◆ **About this exercise**:
Please reproduce, exactly and in full, the lines from the one containing "United States, site archbold_FL-22." to the end of the material below.
/---
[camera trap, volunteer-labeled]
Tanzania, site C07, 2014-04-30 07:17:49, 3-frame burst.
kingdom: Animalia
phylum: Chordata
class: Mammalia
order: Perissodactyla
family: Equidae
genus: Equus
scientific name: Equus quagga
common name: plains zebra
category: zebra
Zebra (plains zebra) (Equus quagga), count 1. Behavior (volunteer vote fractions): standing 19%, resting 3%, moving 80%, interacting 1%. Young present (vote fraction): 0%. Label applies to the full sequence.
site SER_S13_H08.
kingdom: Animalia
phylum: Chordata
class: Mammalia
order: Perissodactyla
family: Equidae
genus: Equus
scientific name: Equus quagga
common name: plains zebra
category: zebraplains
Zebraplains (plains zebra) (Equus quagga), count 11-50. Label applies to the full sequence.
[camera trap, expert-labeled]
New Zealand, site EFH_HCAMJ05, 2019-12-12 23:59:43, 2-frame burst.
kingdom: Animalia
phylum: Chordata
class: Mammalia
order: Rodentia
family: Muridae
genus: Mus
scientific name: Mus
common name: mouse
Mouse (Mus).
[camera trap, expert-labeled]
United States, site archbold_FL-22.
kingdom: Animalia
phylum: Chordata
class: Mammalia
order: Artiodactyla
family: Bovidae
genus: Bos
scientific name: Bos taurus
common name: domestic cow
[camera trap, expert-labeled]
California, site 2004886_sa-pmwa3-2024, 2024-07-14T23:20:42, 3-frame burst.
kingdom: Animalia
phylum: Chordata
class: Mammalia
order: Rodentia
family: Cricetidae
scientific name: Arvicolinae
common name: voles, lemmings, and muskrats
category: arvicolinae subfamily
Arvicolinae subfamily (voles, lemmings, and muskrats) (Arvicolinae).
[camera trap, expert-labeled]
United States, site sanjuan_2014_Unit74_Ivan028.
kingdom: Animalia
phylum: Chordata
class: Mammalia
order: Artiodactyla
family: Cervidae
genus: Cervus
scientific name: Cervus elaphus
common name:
\---
◆ **Solution to this task**:
United States, site archbold_FL-22.
kingdom: Animalia
phylum: Chordata
class: Mammalia
order: Artiodactyla
family: Bovidae
genus: Bos
scientific name: Bos taurus
common name: domestic cow
[camera trap, expert-labeled]
California, site 2004886_sa-pmwa3-2024, 2024-07-14T23:20:42, 3-frame burst.
kingdom: Animalia
phylum: Chordata
class: Mammalia
order: Rodentia
family: Cricetidae
scientific name: Arvicolinae
common name: voles, lemmings, and muskrats
category: arvicolinae subfamily
Arvicolinae subfamily (voles, lemmings, and muskrats) (Arvicolinae).
[camera trap, expert-labeled]
United States, site sanjuan_2014_Unit74_Ivan028.
kingdom: Animalia
phylum: Chordata
class: Mammalia
order: Artiodactyla
family: Cervidae
genus: Cervus
scientific name: Cervus elaphus
common name:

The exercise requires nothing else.